A frequência ao shopping mostra o crescimento por que passa a região. Em maio de 2001, foram 280 mil visitantes; dois anos depois, esse número chegou a 553 mil --um crescimento de 97,5%. Por conta desse aumento, o shopping será ampliado.

É óbvio que essa frequência não é só GLS, mas o perfil do shopping ajuda a explicar a escolha dessa tribo. O Frei Caneca tem umas das melhores salas de cinema de São Paulo, exposições de fotos e uma escola de teatro, entre outras atrações culturais.

"O nosso shopping não é GLS nem é um shopping cultural, mas nós fomos escolhidos por esse público por causa da cultura, sobretudo pelo cinema. Esse pessoal é muito sensível e tem bom gosto", diz Wilson Belizaro, 49, superintendente do shopping.

Marconi, 23, um estudante de cursinho que se define como simpatizante de gays e lésbicas, diz que mudou para a região em busca da comodidade de viver perto de cinema e escola, mas também para fugir do preconceito que enfrentava na zona leste. "No Tatuapé, não dá para levar uma vida normal", reclama.

A publicitária Angelina Ogato, 22, diz que a tribo GLS gosta da Frei Caneca porque ali não precisa se esconder. "Você já viu dois homens de mãos dadas no Pão de Açúcar ou no Extra? No supermercado daqui você vê quase todo dia", exemplifica.

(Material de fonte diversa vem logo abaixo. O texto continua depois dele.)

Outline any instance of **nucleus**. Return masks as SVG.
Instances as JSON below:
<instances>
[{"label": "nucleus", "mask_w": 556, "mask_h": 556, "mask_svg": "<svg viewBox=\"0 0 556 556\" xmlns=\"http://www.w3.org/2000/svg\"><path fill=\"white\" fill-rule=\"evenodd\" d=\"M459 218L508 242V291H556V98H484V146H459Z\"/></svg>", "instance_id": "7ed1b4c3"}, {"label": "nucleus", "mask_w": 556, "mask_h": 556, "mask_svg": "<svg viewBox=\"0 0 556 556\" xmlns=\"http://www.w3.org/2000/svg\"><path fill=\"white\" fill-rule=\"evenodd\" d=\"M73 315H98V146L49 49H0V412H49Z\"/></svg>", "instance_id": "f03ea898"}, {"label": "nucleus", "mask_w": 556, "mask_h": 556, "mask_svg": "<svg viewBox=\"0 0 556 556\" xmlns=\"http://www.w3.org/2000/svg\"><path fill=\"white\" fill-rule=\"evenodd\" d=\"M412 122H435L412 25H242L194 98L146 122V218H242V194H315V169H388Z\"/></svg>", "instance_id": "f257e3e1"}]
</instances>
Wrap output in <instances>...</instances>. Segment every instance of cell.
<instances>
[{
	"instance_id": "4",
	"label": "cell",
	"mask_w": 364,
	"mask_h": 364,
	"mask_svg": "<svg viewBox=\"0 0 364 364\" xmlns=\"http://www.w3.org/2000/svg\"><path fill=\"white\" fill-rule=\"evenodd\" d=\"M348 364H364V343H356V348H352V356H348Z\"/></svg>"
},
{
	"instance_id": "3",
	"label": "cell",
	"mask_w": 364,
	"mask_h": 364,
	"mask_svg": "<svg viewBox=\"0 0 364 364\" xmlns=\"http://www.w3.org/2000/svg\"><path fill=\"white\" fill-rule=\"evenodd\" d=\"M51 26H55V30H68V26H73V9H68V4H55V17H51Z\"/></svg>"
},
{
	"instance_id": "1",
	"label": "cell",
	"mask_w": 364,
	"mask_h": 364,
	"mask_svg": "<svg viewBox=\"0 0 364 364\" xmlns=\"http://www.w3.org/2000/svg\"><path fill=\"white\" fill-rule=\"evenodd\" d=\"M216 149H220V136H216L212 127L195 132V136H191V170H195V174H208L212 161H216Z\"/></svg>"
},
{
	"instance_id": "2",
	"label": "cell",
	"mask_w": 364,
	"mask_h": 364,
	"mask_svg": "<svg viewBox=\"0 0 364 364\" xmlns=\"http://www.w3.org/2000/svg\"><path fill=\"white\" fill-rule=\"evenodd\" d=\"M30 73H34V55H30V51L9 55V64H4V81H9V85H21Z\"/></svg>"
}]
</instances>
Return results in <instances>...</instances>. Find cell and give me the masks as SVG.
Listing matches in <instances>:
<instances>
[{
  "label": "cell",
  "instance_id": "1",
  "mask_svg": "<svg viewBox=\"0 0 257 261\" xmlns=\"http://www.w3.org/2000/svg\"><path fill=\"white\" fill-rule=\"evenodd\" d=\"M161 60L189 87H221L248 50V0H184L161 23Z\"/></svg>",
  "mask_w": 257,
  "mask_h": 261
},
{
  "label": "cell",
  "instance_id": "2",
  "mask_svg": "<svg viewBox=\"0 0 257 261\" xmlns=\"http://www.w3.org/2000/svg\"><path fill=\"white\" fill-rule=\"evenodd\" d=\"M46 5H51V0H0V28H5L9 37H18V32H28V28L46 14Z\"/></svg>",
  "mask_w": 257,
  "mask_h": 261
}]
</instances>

Esse tipo de região tem seus riscos, segundo a psicóloga Adriana Nunan. A área pode virar um gueto, com todas as implicações negativas que isso significa: isolamento, ilusão de liberdade e falta de trocas com o resto da cidade. "A reunião de grande número de gays numa única área é uma fase de quase toda cidade e mostra que lá há tolerância." A existência de um enclave gay, porém, expõe a persistência da intolerância. O ideal, segundo ela, é que ruas como a Frei Caneca pudessem existir em qualquer lugar da cidade.